Written instruction –
Change "Nice" to "Monaco" in the comment thread below, then write out everything from "- Chavez-respecting Obamist" down to "his mouth is.".

Page –
He’ll tell us later, just like with other policies.
It looks like he wants to do an anti-union version of what Scott Walker, Mitch Daniels and Rick Snyder did in their states. That’s huge, in Republican gubernatorial circles. Union heads are huge game trophies on their walls.
- Out Here In The Middle - Tuesday, Mar 4, 14 @ 10:31 am:
I’m with you, 47th. The glass office gets blamed for everything in the state. When you have enough money to do anything why buy your way into that?
- Anonymous - Tuesday, Mar 4, 14 @ 10:35 am:
Rauner is living the dream,as a business man his only product has been dreams.Dream of parlaying pension funds,great care at the nursing home. Has he ever sold a product you can hold in your hands like benne babies?Quit living the dream and wake-up,it`s a nightmare.
- Chavez-respecting Obamist - Tuesday, Mar 4, 14 @ 10:38 am:
I don’t even understand what Rauner has to gain by being governor. If I had his kind of money, right now I’d be in Nice.
- Formerly Known As... - Tuesday, Mar 4, 14 @ 10:42 am:
Say what one will about Rauner, he certainly is putting his money where his mouth is.
And if that $4 million figure is roughly accurate, Schrimpf’s point actually makes some sense. The Democratic apparatus is so much stronger than the Republican one in Illinois that you must somehow come up with the resources necessary to counter that imbalance. If you have the money to spend, that is one way to close the gap.
- Downstater - Tuesday, Mar 4, 14 @ 10:43 am:
=“Raunerite special interest groups and Bruce Rauner himself have spent $12 million attempting to hijack the Republican primary and are trying to stop Illinois voters from having a choice this March 18th,” Rauner spokesman Mike Schrimpf said.
Better.=
So now your against candidates putting their own money in campaigns, while labor and unions millions. Please!
Your as bad at the tea party folks. Just against someone, but not for anyone.
- ZC - Tuesday, Mar 4, 14 @ 10:44 am:
The clearest difference of course (I’m pretty sure) is those other candidates faced well-financed opponents, who could get on the airwaves themselves.
What’s most distinctive about Rauner, in other words, is not how much he’s self-funding but how effective he’s been at hoovering the campaign cash in Illinois away from his Republican rivals.

Records shown –
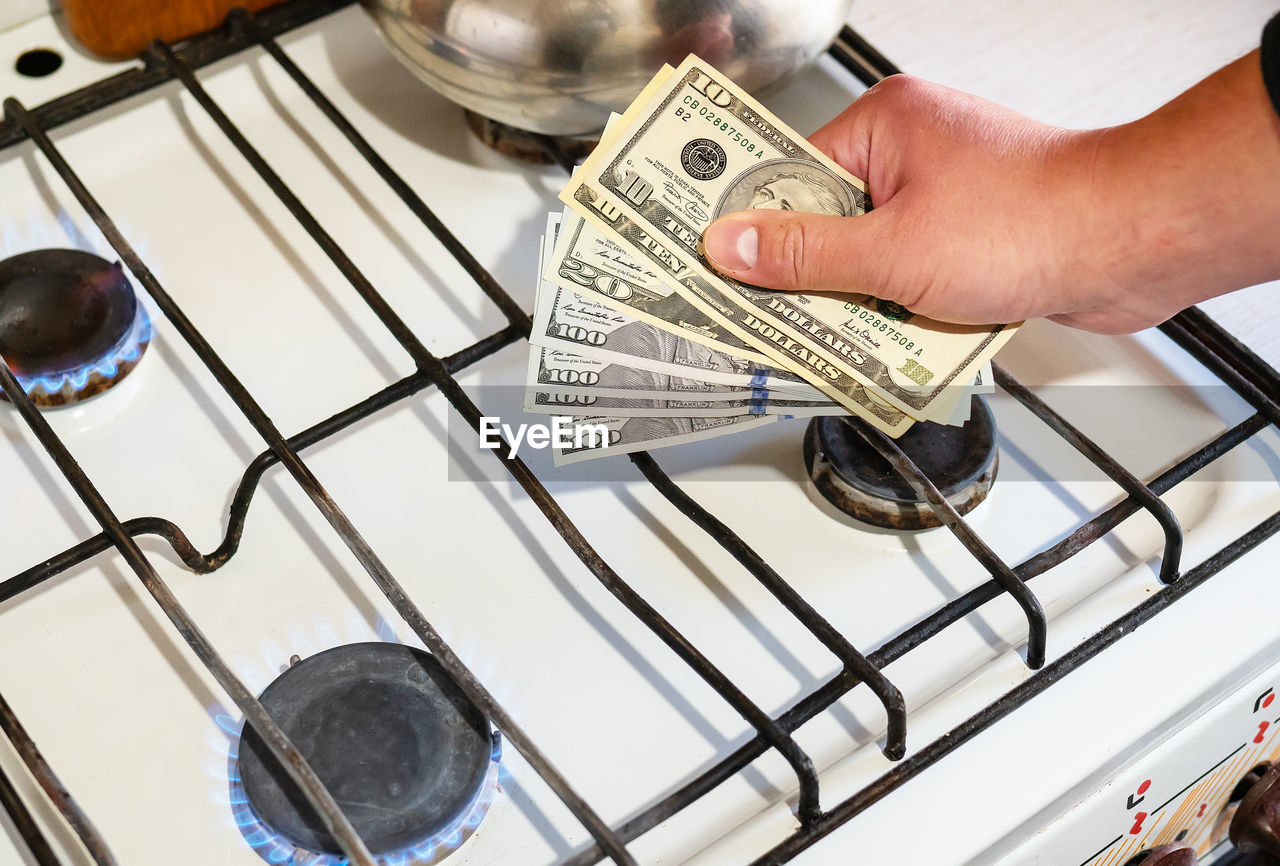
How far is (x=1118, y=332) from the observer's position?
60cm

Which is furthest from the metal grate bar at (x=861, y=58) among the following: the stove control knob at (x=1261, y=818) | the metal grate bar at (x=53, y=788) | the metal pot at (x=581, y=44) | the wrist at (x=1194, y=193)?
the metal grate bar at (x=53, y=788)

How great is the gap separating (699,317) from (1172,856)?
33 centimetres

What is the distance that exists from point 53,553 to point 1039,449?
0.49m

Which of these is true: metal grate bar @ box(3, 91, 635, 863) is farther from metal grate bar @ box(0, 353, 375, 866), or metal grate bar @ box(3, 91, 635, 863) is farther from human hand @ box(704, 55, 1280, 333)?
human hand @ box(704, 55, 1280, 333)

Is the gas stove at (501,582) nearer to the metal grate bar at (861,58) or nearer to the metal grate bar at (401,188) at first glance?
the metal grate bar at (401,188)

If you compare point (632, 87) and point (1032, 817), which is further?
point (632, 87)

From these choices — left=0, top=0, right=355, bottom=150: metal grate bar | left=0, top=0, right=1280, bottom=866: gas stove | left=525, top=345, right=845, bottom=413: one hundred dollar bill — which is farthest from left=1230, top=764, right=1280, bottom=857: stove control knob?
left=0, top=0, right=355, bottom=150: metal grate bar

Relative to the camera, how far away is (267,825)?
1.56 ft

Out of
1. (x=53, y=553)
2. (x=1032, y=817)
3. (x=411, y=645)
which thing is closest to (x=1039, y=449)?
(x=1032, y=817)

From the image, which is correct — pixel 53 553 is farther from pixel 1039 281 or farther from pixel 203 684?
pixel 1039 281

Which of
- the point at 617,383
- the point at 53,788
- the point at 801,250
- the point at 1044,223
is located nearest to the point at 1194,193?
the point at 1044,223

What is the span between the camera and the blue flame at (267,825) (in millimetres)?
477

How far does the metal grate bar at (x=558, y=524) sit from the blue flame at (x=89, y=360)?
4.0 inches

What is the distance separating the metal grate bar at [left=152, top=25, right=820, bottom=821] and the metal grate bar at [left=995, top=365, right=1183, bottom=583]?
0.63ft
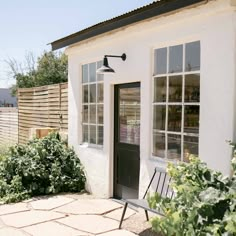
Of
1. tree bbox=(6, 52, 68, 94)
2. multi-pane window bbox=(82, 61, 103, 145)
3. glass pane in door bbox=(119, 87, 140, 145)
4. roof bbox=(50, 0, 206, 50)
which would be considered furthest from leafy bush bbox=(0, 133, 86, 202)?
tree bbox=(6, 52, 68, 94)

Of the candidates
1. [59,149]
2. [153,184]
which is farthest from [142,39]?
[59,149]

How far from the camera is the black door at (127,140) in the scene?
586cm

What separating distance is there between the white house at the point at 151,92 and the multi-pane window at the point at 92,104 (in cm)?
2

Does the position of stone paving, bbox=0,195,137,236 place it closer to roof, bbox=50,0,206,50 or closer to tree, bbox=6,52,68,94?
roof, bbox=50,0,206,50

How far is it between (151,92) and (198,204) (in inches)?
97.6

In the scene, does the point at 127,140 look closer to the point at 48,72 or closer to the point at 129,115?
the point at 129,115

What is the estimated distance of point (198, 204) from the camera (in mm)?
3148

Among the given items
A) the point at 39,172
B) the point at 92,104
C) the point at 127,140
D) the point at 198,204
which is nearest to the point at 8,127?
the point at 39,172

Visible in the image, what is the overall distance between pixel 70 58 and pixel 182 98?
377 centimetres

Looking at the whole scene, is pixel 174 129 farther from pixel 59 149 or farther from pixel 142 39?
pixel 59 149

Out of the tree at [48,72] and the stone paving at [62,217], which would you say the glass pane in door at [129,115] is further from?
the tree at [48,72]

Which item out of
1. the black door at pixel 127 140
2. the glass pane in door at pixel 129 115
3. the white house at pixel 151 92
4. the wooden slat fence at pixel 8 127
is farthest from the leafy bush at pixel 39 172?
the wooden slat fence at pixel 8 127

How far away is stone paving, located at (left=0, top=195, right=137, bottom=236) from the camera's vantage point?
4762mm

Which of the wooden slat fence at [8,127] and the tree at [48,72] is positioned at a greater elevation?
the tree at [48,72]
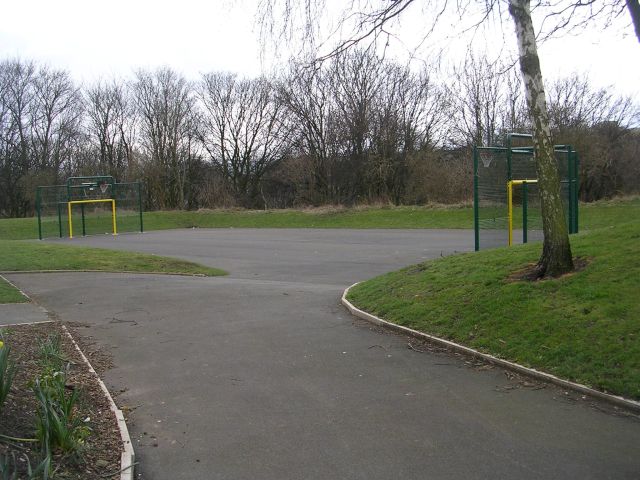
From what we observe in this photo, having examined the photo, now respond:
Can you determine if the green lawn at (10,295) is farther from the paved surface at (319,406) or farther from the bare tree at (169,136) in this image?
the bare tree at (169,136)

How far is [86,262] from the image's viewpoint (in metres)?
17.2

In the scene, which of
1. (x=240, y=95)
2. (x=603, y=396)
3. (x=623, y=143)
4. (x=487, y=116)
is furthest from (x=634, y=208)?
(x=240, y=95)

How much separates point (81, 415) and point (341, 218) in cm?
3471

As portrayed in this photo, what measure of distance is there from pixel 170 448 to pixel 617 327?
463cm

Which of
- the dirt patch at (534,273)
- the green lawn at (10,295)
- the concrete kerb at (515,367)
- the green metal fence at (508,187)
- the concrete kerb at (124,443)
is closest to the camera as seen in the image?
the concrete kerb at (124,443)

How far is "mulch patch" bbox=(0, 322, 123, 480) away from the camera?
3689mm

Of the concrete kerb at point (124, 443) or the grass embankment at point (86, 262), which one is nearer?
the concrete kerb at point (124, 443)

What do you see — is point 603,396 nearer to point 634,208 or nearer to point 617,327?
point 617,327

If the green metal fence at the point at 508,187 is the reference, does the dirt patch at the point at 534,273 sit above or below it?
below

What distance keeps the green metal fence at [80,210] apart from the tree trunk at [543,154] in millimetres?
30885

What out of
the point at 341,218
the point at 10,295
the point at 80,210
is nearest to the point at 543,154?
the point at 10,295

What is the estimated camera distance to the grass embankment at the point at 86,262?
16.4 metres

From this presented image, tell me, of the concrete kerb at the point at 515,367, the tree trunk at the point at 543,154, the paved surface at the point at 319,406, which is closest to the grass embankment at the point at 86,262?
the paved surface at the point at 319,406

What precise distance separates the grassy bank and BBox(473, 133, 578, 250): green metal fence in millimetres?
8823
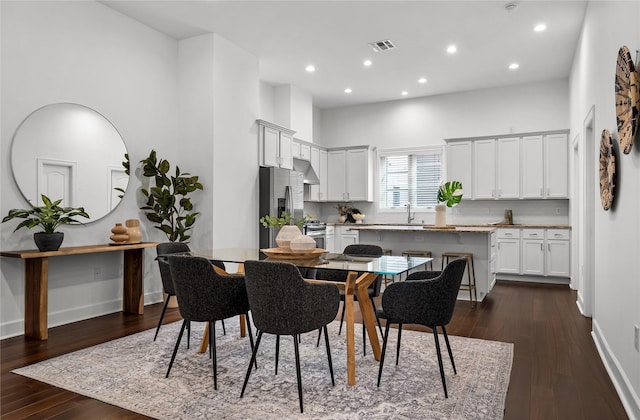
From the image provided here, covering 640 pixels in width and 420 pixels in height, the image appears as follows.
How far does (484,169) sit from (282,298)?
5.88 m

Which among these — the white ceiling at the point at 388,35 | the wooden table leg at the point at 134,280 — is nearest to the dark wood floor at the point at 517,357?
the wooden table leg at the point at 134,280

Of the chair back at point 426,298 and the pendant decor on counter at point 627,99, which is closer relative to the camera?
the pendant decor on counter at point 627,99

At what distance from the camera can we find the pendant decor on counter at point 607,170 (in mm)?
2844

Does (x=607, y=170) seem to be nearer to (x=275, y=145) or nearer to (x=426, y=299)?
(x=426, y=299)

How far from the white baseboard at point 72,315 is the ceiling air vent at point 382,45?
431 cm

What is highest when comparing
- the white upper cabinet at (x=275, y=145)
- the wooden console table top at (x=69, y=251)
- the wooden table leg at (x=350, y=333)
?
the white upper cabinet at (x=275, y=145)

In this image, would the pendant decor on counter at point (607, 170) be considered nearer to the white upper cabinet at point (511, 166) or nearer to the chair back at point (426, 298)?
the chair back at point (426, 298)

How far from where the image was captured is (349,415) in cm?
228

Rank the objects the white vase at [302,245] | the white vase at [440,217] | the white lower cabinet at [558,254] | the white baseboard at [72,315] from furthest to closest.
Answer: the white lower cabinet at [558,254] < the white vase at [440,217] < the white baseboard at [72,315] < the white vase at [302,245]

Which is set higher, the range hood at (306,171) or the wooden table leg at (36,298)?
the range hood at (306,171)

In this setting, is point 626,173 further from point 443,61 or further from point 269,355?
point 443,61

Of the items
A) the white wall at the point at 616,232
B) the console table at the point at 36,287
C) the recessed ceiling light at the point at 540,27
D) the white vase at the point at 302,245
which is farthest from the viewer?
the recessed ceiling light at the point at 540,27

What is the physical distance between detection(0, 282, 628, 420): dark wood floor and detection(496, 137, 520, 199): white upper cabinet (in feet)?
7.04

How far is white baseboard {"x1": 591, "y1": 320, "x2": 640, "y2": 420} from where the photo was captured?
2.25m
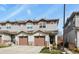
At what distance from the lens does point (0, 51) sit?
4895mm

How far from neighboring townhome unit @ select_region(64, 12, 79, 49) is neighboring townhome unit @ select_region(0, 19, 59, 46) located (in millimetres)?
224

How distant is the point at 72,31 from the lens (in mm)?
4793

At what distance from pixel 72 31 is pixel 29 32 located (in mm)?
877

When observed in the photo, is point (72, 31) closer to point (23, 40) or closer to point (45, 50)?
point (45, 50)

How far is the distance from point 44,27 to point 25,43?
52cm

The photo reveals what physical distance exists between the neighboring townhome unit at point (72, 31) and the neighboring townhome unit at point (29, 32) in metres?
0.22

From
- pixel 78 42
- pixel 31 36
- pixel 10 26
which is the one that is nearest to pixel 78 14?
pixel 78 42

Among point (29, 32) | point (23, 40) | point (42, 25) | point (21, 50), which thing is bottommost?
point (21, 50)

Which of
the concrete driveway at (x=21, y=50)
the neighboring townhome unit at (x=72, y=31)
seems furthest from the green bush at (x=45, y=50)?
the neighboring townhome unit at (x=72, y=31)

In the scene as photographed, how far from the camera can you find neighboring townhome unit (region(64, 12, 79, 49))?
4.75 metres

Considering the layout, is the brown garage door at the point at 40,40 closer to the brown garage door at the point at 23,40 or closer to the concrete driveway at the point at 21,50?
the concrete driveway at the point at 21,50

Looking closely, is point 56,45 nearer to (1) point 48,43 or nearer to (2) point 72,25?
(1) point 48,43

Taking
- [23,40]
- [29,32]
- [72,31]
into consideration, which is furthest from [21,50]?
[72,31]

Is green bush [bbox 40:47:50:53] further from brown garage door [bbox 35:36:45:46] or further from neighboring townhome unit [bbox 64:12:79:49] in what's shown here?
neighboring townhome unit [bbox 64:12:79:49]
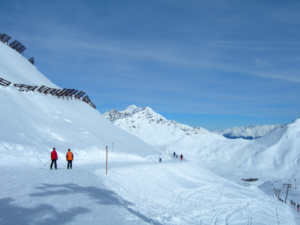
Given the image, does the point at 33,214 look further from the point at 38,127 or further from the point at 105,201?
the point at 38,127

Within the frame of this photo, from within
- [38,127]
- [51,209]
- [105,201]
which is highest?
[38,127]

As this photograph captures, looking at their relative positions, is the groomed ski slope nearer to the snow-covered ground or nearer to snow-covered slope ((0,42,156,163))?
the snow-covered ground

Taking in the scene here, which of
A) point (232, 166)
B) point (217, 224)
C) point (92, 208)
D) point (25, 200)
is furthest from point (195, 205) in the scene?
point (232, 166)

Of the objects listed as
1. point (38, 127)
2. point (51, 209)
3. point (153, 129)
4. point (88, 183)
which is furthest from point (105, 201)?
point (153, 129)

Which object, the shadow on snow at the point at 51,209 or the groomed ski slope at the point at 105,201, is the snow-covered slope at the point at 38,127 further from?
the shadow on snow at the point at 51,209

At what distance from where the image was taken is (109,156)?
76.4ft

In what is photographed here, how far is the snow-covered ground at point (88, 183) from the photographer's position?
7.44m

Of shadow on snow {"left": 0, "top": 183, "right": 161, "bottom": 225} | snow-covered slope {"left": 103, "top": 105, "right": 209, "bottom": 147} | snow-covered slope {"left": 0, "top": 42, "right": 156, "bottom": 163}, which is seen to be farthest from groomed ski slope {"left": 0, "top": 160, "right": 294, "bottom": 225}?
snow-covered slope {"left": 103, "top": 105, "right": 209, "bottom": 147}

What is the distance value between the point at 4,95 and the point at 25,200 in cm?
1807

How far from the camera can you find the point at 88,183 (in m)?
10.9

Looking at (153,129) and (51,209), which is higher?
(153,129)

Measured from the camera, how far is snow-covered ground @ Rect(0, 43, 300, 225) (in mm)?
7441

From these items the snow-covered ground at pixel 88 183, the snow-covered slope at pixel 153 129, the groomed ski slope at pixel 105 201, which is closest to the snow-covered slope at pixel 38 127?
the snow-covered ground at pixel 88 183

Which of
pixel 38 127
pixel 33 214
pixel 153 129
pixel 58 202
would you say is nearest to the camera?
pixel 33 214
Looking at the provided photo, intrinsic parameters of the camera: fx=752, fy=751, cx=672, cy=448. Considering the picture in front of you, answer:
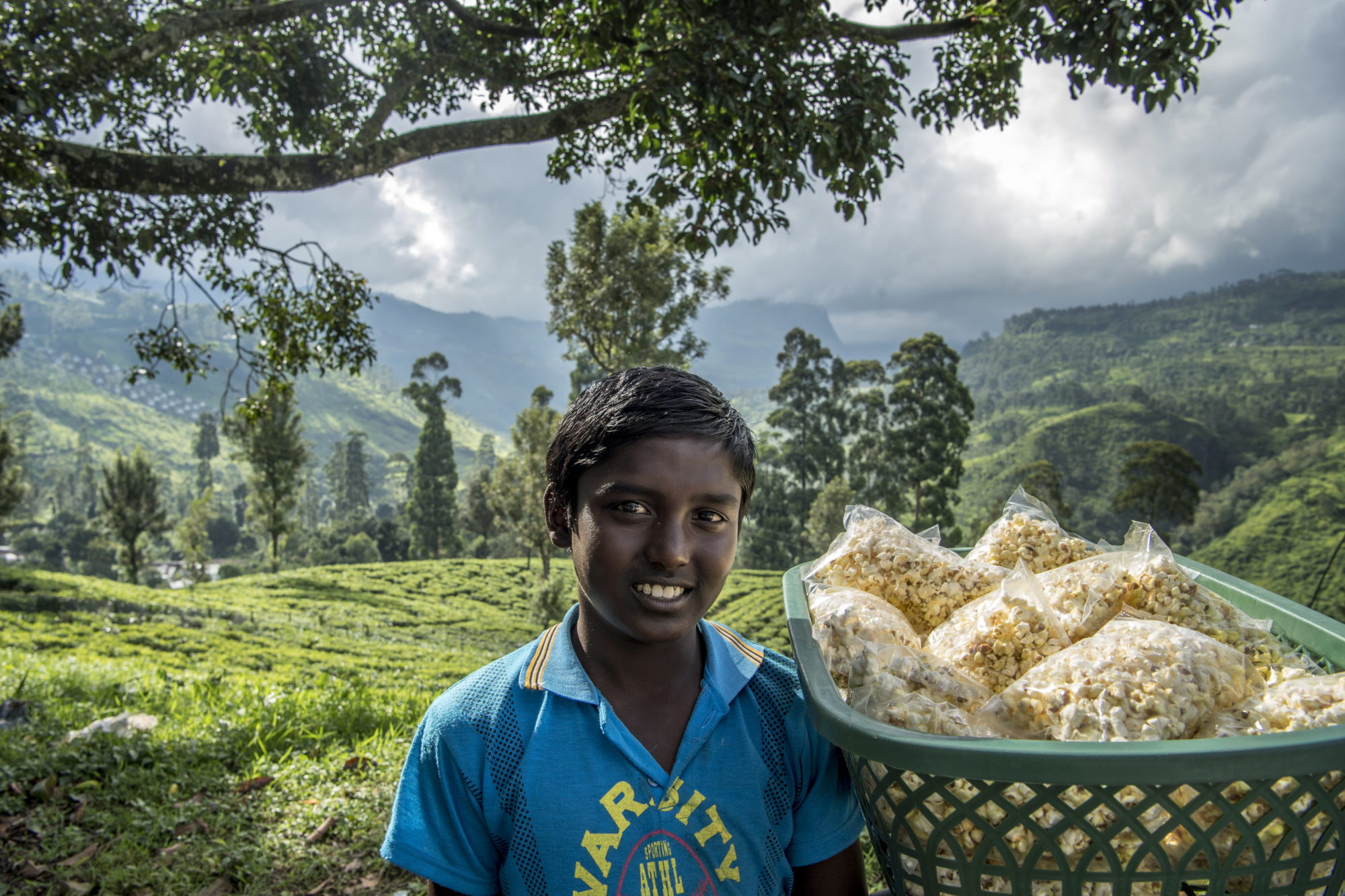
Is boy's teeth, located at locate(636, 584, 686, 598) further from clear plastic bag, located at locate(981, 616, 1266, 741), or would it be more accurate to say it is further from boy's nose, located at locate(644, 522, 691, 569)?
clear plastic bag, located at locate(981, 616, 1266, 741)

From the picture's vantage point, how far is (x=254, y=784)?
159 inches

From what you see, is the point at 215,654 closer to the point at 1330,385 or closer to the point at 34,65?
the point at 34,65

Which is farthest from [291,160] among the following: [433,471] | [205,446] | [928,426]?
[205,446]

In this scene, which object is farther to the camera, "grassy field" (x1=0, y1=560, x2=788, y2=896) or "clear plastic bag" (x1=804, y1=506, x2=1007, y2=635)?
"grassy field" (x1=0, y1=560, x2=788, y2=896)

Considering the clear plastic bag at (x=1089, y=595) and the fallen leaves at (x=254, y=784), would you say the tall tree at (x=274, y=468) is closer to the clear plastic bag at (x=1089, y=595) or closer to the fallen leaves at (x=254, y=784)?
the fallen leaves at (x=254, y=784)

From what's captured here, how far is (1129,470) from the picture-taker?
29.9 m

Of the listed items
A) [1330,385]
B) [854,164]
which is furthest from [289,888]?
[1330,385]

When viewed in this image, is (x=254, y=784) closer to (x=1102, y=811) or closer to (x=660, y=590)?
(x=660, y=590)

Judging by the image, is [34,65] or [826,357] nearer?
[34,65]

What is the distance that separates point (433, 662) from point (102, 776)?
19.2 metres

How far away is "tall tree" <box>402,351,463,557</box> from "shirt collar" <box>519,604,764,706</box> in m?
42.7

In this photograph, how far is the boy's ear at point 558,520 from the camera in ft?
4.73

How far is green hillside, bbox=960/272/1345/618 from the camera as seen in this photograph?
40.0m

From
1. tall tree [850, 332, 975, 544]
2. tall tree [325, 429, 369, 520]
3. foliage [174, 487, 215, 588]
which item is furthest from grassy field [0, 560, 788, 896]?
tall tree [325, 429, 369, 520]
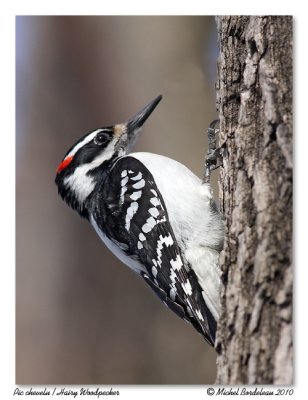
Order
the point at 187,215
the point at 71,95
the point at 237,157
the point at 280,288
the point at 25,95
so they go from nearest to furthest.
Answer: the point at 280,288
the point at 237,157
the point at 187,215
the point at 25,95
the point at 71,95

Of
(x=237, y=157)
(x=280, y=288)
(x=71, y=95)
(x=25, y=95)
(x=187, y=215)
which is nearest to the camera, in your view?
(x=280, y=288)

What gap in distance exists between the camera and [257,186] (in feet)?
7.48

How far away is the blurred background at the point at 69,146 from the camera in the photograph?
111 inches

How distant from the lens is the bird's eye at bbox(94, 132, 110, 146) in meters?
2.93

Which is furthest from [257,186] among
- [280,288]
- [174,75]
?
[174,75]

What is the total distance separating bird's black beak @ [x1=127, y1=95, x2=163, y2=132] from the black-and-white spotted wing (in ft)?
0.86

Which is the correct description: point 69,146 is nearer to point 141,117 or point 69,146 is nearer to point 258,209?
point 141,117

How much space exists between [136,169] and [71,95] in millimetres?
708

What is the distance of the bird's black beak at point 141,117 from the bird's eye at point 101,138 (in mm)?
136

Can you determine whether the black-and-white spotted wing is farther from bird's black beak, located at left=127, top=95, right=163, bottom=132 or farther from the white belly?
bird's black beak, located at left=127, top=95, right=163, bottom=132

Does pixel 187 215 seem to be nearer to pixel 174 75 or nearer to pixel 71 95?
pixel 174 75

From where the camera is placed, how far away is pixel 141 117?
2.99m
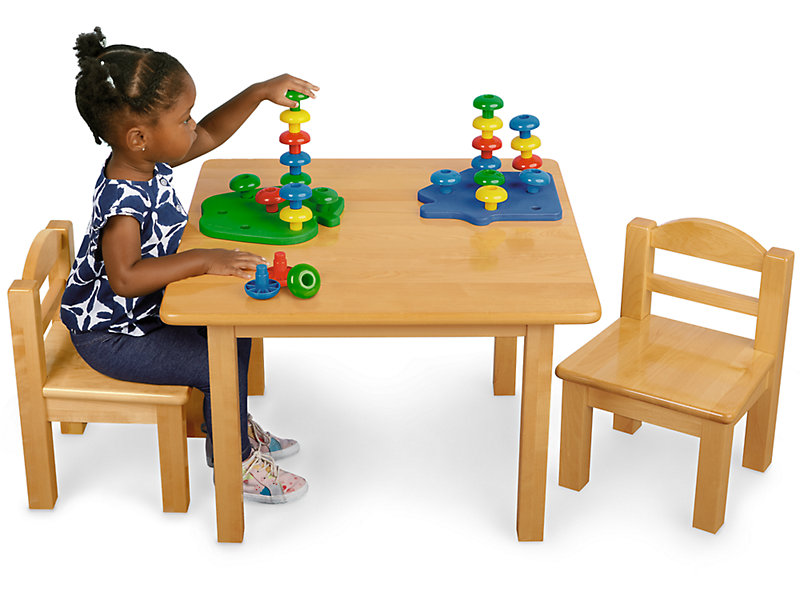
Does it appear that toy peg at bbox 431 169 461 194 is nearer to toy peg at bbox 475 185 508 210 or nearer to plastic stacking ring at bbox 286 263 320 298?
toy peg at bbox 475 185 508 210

Answer for the task –
- Chavez-respecting Obamist - Tuesday, Mar 4, 14 @ 10:38 am:
I don’t even understand what Rauner has to gain by being governor. If I had his kind of money, right now I’d be in Monaco.
- Formerly Known As... - Tuesday, Mar 4, 14 @ 10:42 am:
Say what one will about Rauner, he certainly is putting his money where his mouth is.